To Harbour the Harbourless
Behind the scene ...
For many people during the 1830s there was a fine line between having accommodation and homelessness. The 1836 Poor Law Inquiry, referring to information gathered on housing in Dublin, reported that “many houses once held by ‘respectable people’ are now in a wretched condition, being let in rooms; at least three fourths may now be called ‘poor’. Density was very high, with an average two or three families in each room, a family generally being composed of four or five individuals. The lodging houses, the lowest class of dwelling excepting only the street itself, had generally no bedding, but a handful of straw and the clothes worn by day; very badly ventilated and mostly in wretched repair, with the sewers ill-supplied and in a most dreadful state for want of cleanliness.” (Prunty, 1998, pp. 284-285)

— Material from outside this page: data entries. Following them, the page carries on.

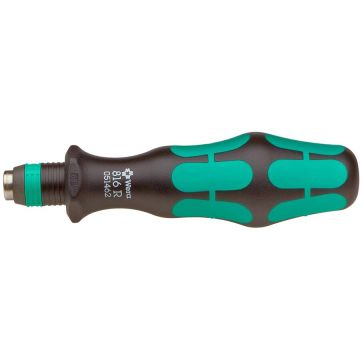 Bits-Hand Holder 816 R SB - screwdriver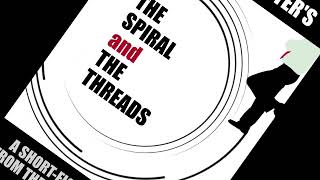 "The Spiral and The Threads" by Michael Shotter - Official Book Trailer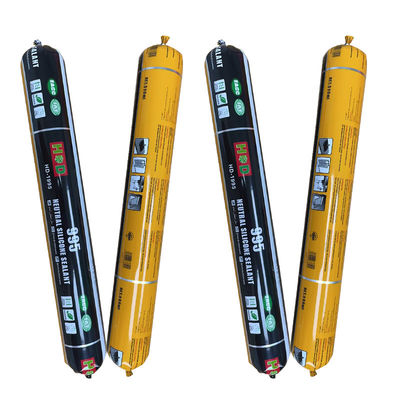 Un buon prezzo. Adesivo strutturale per edilizia sigillante impermeabile tettoie apribili adesivo in linea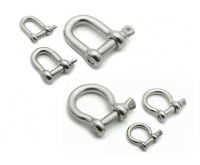 SHACKLES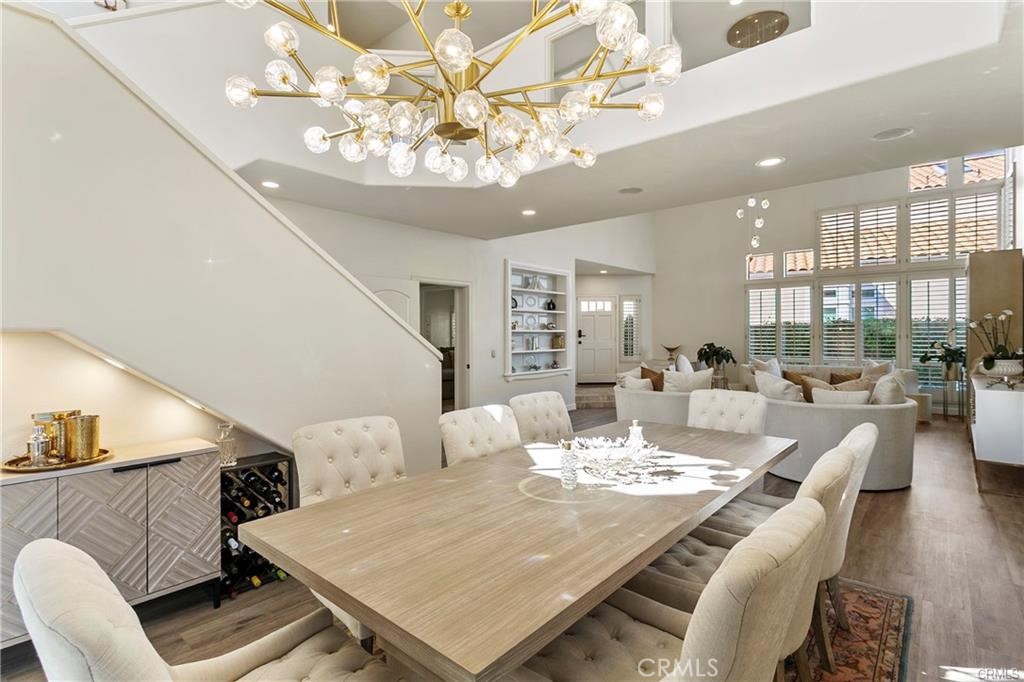 Paragon - Niguel Summit (PAR) - Residential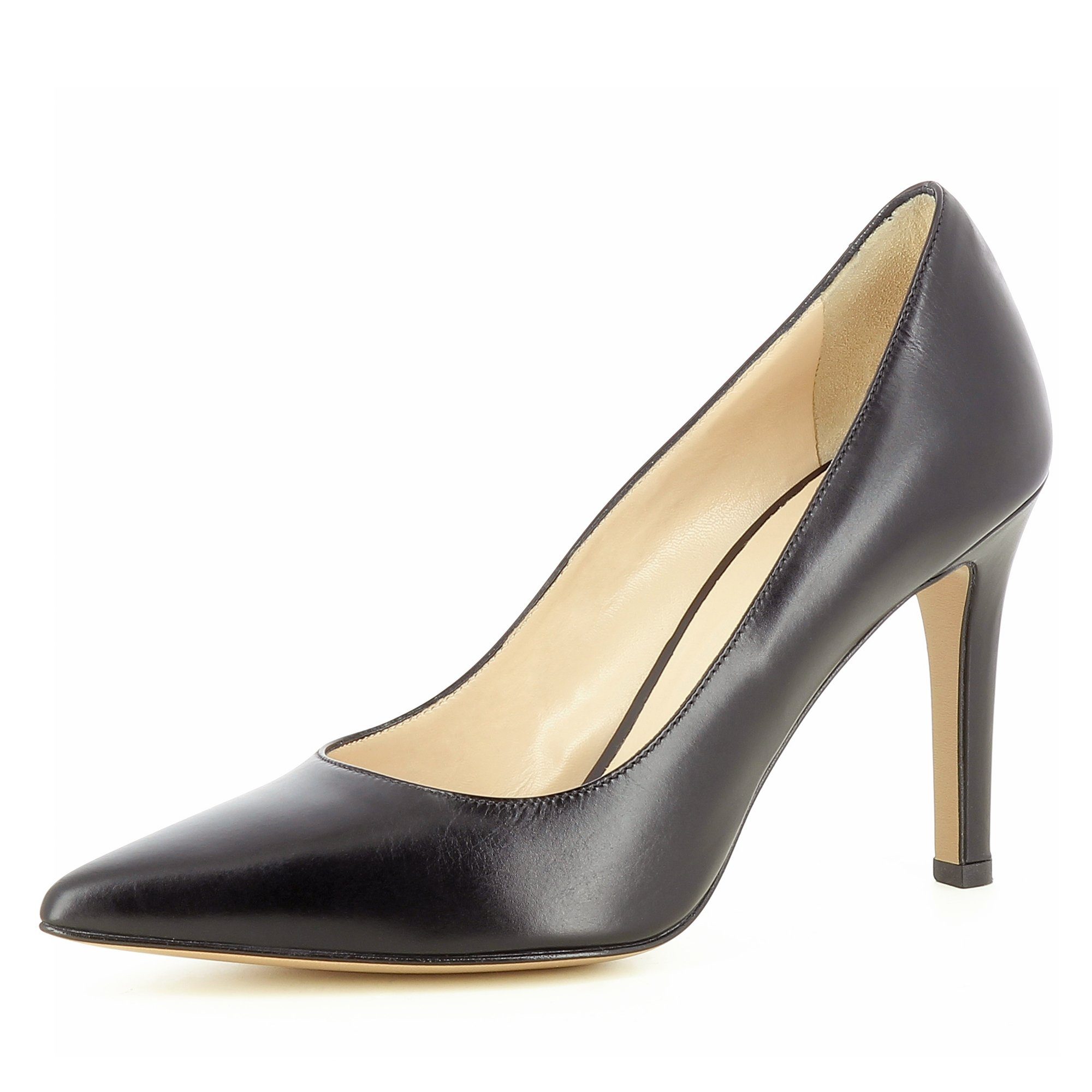 Evita ILARIA Pumps (Paar, Kunstledersohle) Handmade in Italy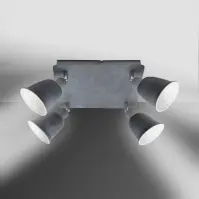 Stropné bodové svietidlo 3987 LS4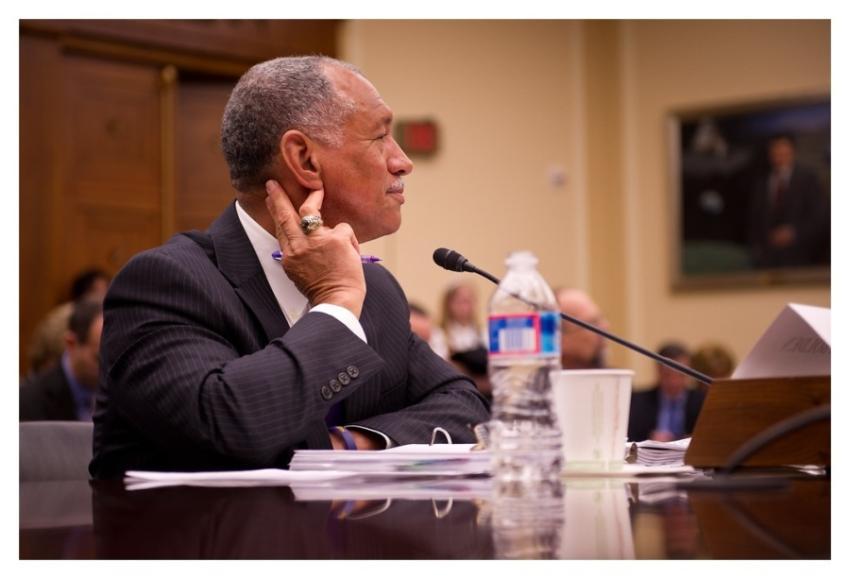 House Science, Space, and Technology Budget Hearin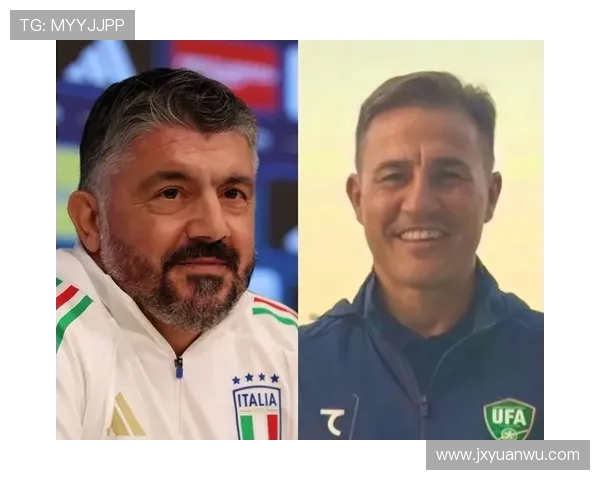卡帅称加图索能带领意大利晋级世界杯 但不愿明年与其交锋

For destitute women with no permanent accommodation, prostitution became one of the few viable means of making a livelihood, outside of domestic service. Luddy’s study (1990, pp. 51-84), cited in Prunty (1998, p. 264), reveals “the vast majority of ‘common prostitutes’ to be typically poor, illiterate, between twenty and thirty years of age and with a previous police record.”
References
Prunty, J. (1998) Dublin Slums 1800-1925: A Study in Urban Geography Dublin: Irish Academic Press.